Knative: Operator’s Handbook

Explore defaults

The defaults for autoscaling apply to all Knative Services in the cluster, but some of these settings can be overridden per-Service.

$ kubectl get configmap --namespace=knative-serving
NAME                   DATA   AGE
config-autoscaler      1      133d
...

Recommended: Watch this talk by Tara Gu to learn more about how request based autoscaling works and what these values mean.

View defaults

$ kubectl get configmap config-autoscaler --namespace=knative-serving -o=yaml
Show output

(These values might change based on Knative version.)

# The Revision ContainerConcurrency field specifies the maximum number
# of requests the Container can handle at once. Container concurrency
# target percentage is how much of that maximum to use in a stable
# state. E.g. if a Revision specifies ContainerConcurrency of 10, then
# the Autoscaler will try to maintain 7 concurrent connections per pod
# on average. A value of 0.7 is chosen because the Autoscaler panics
# when concurrency exceeds 2x the desired set point. So we will panic
# before we reach the limit.
container-concurrency-target-percentage: "1.0"

# The container concurrency target default is what the Autoscaler will
# try to maintain when the Revision specifies unlimited concurrency.
# Even when specifying unlimited concurrency, the autoscaler will
# horizontally scale the application based on this target concurrency.
#
# A value of 100 is chosen because it's enough to allow vertical pod
# autoscaling to tune resource requests. E.g. maintaining 1 concurrent
# "hello world" request doesn't consume enough resources to allow VPA
# to achieve efficient resource usage (VPA CPU minimum is 300m).
container-concurrency-target-default: "100"

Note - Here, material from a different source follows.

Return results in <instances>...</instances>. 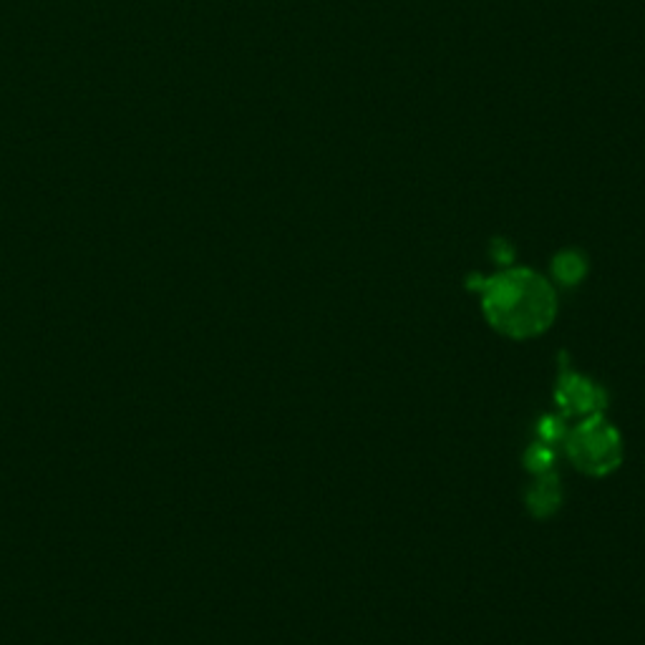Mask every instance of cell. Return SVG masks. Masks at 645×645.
Wrapping results in <instances>:
<instances>
[{"instance_id":"4","label":"cell","mask_w":645,"mask_h":645,"mask_svg":"<svg viewBox=\"0 0 645 645\" xmlns=\"http://www.w3.org/2000/svg\"><path fill=\"white\" fill-rule=\"evenodd\" d=\"M552 270H555L557 280H562L565 285H572L583 278L585 270H588V263H585V257L580 255V252L567 250V252H560V255L555 257Z\"/></svg>"},{"instance_id":"3","label":"cell","mask_w":645,"mask_h":645,"mask_svg":"<svg viewBox=\"0 0 645 645\" xmlns=\"http://www.w3.org/2000/svg\"><path fill=\"white\" fill-rule=\"evenodd\" d=\"M557 401H560L562 409L567 414H577L588 419V416H598L600 409L605 406V396L600 394L598 386H593L585 378L567 376L565 381L560 383V391H557Z\"/></svg>"},{"instance_id":"1","label":"cell","mask_w":645,"mask_h":645,"mask_svg":"<svg viewBox=\"0 0 645 645\" xmlns=\"http://www.w3.org/2000/svg\"><path fill=\"white\" fill-rule=\"evenodd\" d=\"M482 308L494 331L509 338H532L555 320V290L532 270H507L484 280Z\"/></svg>"},{"instance_id":"2","label":"cell","mask_w":645,"mask_h":645,"mask_svg":"<svg viewBox=\"0 0 645 645\" xmlns=\"http://www.w3.org/2000/svg\"><path fill=\"white\" fill-rule=\"evenodd\" d=\"M565 449L570 454L572 464L580 472L593 474V477L610 474L620 464V457H623V441H620L618 431L608 421L600 419V414L580 421L567 434Z\"/></svg>"}]
</instances>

# When operating in a stable mode, the autoscaler operates on the
# average concurrency over the stable window.
stable-window: "60s"

# When observed average concurrency during the panic window reaches
# panic-threshold-percentage the target concurrency, the autoscaler
# enters panic mode. When operating in panic mode, the autoscaler
# scales on the average concurrency over the panic window which is
# panic-window-percentage of the stable-window.
panic-window-percentage: "10.0"

# The percentage of the container concurrency target at which to
# enter panic mode when reached within the panic window.
panic-threshold-percentage: "200.0"

# Max scale up rate limits the rate at which the autoscaler will
# increase pod count. It is the maximum ratio of desired pods versus
# observed pods.
max-scale-up-rate: "10"

# Scale to zero feature flag
enable-scale-to-zero: "true"

# Tick interval is the time between autoscaling calculations.
tick-interval: "2s"

# Dynamic parameters (take effect when config map is updated):
# Scale to zero grace period is the time an inactive revision is left
# running before it is scaled to zero (min: 30s).
scale-to-zero-grace-period: "30s"

Change defaults

Use kubectl edit to edit this ConfigMap and add config keys directly under the data: field.

Remember to put double quotes around numeric values (e.g. "10") as the ConfigMap fields must be strings.